■ **Work instructions**:
Give back an exact copy of the listing that follows, without the pictures.

------ Collected material ------

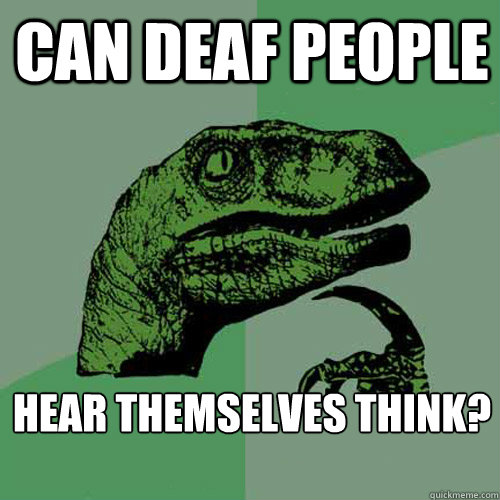 Can deaf people hear themselves think?   - Can deaf people hear themselves think?    Philosoraptor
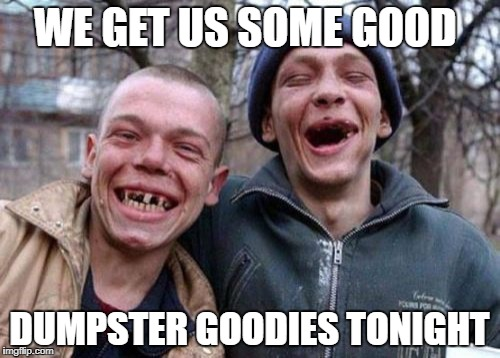 WE GET US SOME GOOD DUMPSTER GOODIES TONIGHT | made w/ Imgflip meme maker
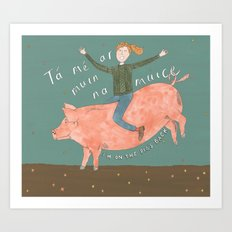 I'm On the Pig's Back Art Print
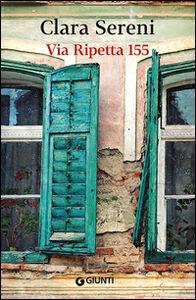 Foto Cover di Via Ripetta 155, Libro di Clara Sereni, edito da Giunti Editore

------

■ **Result below**:
 Can deaf people hear themselves think?   - Can deaf people hear themselves think?    Philosoraptor
 WE GET US SOME GOOD DUMPSTER GOODIES TONIGHT | made w/ Imgflip meme maker
 I'm On the Pig's Back Art Print
 Foto Cover di Via Ripetta 155, Libro di Clara Sereni, edito da Giunti Editore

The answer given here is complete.